I just want to add my answer here for further opinions, but I think David Sleet's answer is excellent anyway.
As a small aside, for tournaments I'd say it's a quick way to the door. It's too much of your often short stack when the same can be accomplished with a 2.5x raise.
Now for cash, that is a pretty different beast. You said your normal raise is 3.5x, which is fine, but often you have to adjust to what the table is doing. As others have mentioned there is no such thing a fixed number that you can sit down every time and open with it on 100% of tables. It doesn't work like that. The most profitable initial bet is simple, it's firstly what thins the field, but gets one or two callers(if you want them to call) and it's an amount you're comfortable putting in(this is key, if you're not comfortable you're not thinking about the best play but rather the money involved).

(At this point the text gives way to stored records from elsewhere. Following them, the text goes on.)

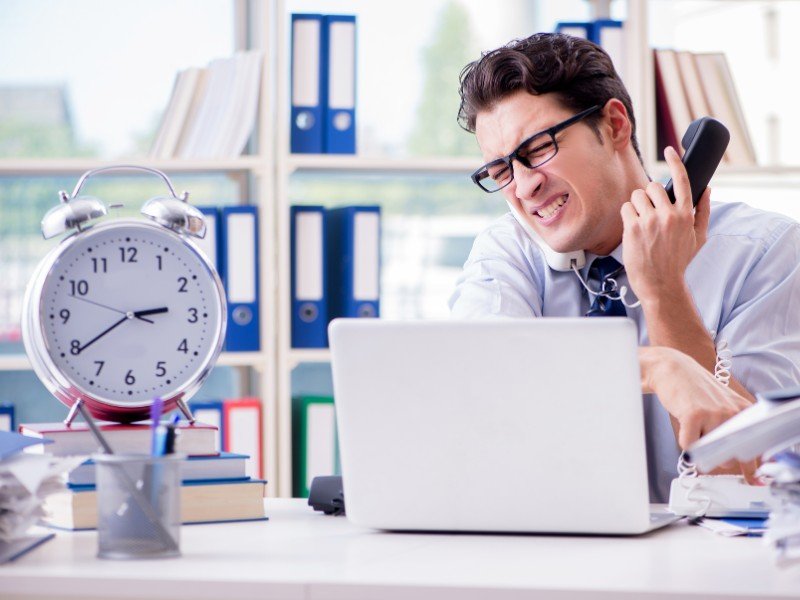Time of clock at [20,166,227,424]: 2:39
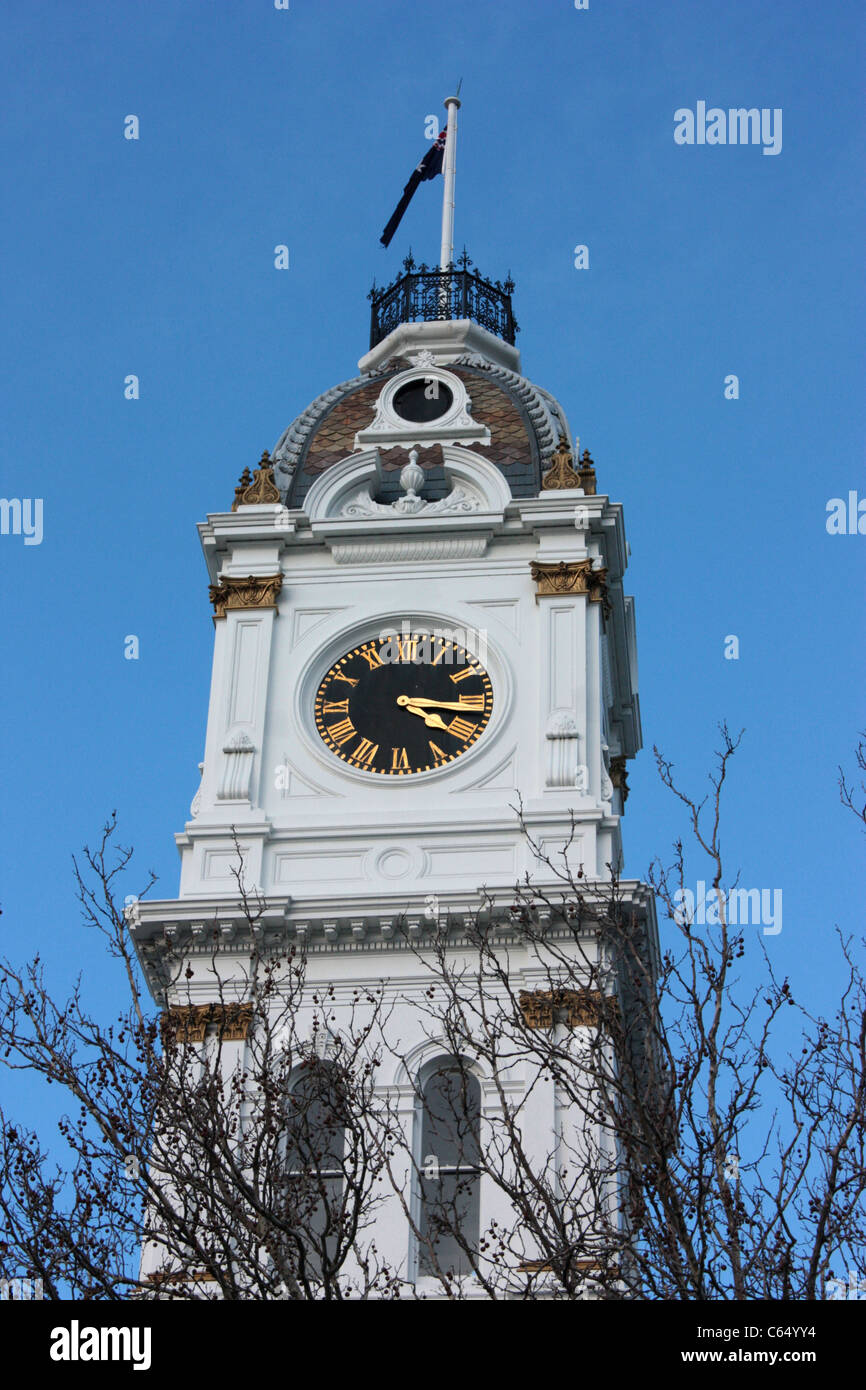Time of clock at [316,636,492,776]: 4:16
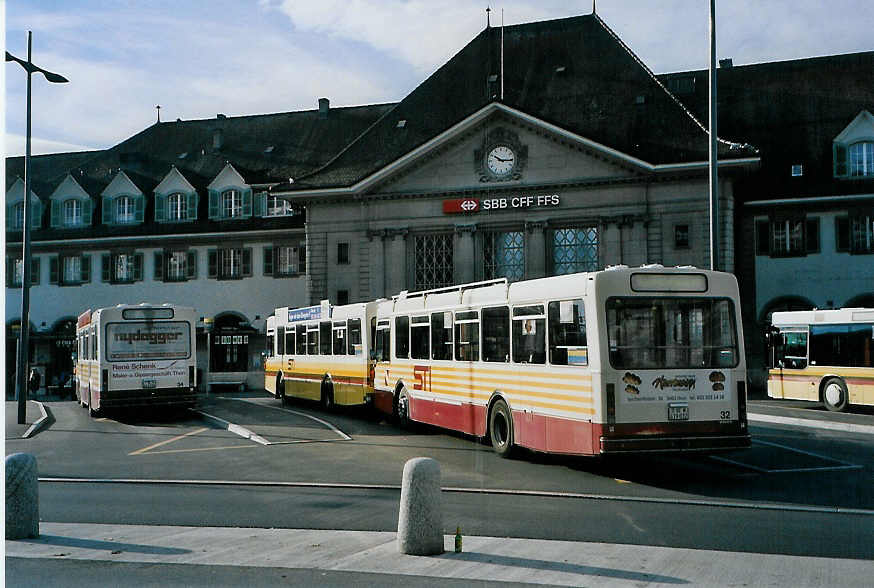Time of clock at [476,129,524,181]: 10:15
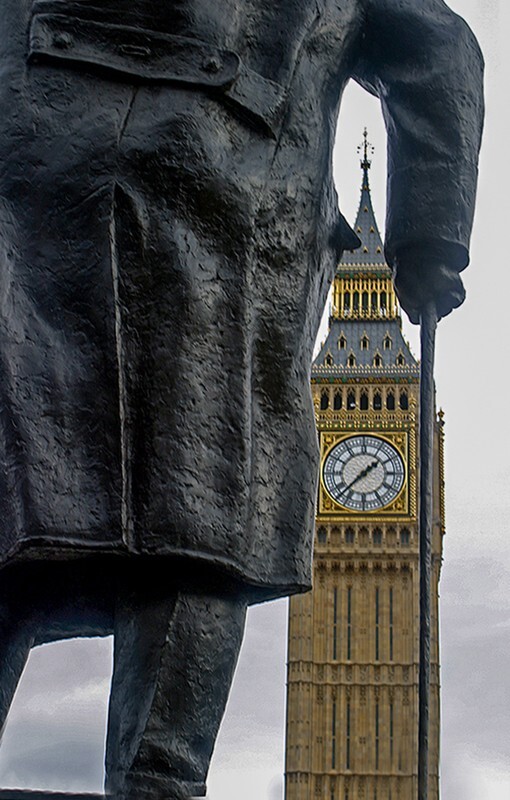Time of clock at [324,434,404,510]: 1:37
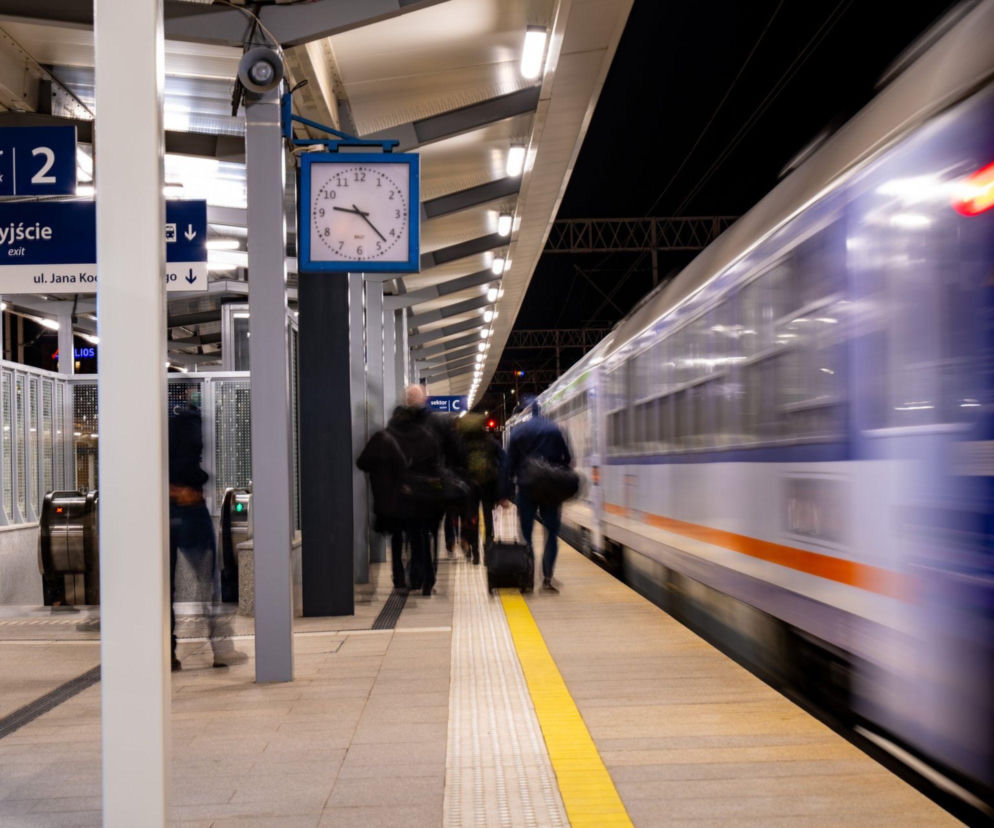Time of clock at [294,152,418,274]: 9:22
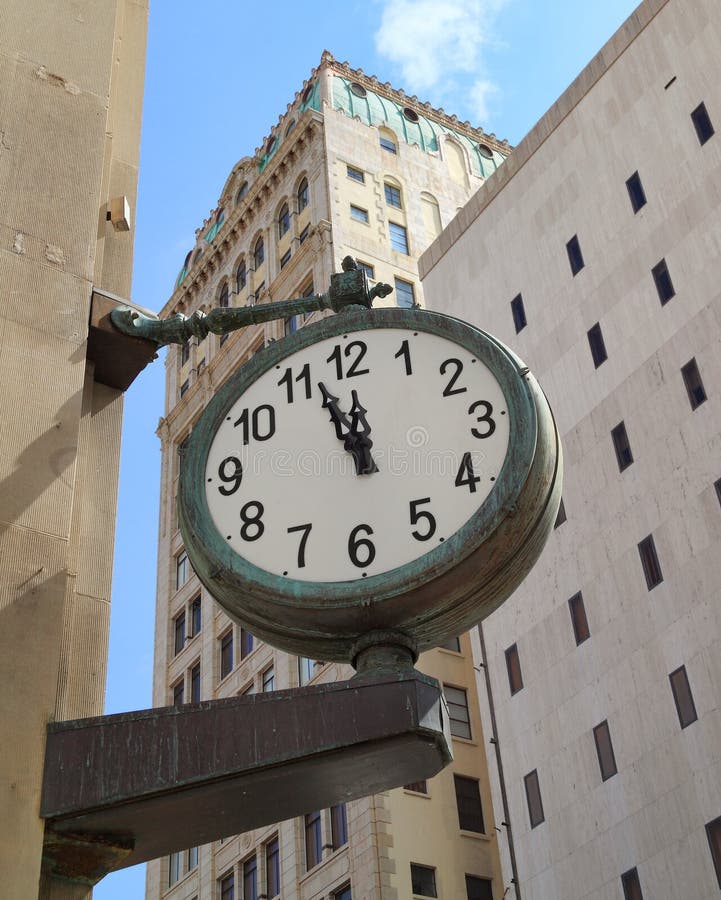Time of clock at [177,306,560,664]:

I've played on tables where a 7-8x was the open raise, and anything lower than that was a family pot, which is in the long run not profitable for anyone. To contrast this I've played on tables where you so much as go above the 2.5x raise and the pot is yours.
As David Sleet mentioned in his answer you need to adjust. If you never adjust and follow the same pattern, then I'm sorry to say it you're missing value nearly every game you play. Assume you have a good hand and want callers, a bet of too much that won't be called is missed value, a bet that is called when they would have called more is also missed value. Now it's not an easy thing to pick up on all the time, but you still need to try if you want to maximise your profitability.
Two examples, you have Aces both tables:
- You're against a tight player who just won't call big raises, if it's above 3x they normally fold unless upper end of range, you raise 4x, they fold. Great you won the pot, but you missed out on the extra 3BBs you could have gotten.
- You're against a very loose player, they like to see flops, they're having a good time and have been calling a lot. You open to 4x, they call, hand continues. But this type of player would probably have called 5x,6x,7x, or maybe even a 10x raise. By not adjusting your open you've missed BBs from this player.
Poker is not a static game, every game you play in is unique in it's own way, all with their own unique cast of players. You need to understand what works on each table, with each player and adapt your play to maximise your profitability.